··· DATA LINES

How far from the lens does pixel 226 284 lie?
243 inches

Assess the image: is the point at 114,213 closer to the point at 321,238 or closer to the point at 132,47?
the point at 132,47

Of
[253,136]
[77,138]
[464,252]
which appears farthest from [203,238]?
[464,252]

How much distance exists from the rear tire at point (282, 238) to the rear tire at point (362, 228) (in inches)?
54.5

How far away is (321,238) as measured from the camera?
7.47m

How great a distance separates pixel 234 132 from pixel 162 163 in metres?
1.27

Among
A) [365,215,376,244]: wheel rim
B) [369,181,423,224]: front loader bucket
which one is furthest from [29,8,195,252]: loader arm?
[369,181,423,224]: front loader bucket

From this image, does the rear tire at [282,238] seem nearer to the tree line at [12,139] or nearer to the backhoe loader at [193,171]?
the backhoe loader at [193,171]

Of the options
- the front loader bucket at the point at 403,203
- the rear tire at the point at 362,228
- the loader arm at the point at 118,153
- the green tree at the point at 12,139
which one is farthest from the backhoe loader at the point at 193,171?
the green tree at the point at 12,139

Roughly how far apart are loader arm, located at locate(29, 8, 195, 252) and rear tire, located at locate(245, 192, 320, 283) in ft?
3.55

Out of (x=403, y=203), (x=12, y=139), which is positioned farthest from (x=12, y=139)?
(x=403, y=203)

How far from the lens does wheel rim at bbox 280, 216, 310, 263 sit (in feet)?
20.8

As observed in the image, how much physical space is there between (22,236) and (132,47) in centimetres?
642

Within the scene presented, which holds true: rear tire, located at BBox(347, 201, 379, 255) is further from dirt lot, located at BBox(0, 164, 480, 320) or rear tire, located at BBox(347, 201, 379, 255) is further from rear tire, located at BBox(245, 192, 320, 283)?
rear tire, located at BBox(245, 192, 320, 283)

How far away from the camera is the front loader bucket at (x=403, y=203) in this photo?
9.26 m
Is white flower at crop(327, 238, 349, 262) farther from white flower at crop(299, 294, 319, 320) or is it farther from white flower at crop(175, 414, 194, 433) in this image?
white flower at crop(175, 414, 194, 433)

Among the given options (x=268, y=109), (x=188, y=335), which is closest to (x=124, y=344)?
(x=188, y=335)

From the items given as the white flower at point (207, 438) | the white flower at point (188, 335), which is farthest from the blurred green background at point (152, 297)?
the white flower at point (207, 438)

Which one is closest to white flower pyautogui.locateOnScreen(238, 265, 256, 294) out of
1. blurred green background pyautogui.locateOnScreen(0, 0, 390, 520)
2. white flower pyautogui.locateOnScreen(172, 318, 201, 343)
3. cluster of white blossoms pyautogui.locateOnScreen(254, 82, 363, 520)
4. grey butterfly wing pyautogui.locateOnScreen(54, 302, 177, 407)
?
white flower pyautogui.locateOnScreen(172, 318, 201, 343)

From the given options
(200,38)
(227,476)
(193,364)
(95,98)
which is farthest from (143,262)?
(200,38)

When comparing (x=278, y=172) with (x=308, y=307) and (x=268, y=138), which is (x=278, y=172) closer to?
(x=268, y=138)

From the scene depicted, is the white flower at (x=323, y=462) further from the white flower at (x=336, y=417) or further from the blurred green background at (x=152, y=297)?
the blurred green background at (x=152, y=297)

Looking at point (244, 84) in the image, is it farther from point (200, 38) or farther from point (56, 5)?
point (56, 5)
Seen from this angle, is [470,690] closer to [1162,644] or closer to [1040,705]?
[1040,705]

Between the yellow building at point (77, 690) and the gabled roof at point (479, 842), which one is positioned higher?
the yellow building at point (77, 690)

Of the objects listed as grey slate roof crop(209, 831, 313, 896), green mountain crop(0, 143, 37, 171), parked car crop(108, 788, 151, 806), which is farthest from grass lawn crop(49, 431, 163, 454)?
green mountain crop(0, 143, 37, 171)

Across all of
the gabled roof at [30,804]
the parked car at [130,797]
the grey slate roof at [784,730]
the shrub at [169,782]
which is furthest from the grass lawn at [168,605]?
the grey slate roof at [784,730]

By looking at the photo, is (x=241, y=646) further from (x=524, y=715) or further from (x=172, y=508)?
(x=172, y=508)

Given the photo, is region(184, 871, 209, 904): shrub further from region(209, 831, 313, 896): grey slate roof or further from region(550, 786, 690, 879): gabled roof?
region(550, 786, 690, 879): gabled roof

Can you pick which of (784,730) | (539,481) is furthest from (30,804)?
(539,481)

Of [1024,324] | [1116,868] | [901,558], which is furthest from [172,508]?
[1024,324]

······

Starting with the line containing "Given the photo, is" and going on through the end of the items, lay out those items as a two-column CSV with the columns item and answer. Give one row per item, put each field in quotation marks, and replace any line breaks with spaces.

item,answer
"Given the photo, is region(184, 871, 209, 904): shrub further from region(209, 831, 313, 896): grey slate roof or further from region(550, 786, 690, 879): gabled roof?","region(550, 786, 690, 879): gabled roof"
"Can you pick which of (784,730) | (539,481) is furthest from (30,804)?","(539,481)"
"Of [1024,324] | [1116,868] | [901,558], which is furthest from [172,508]?","[1024,324]"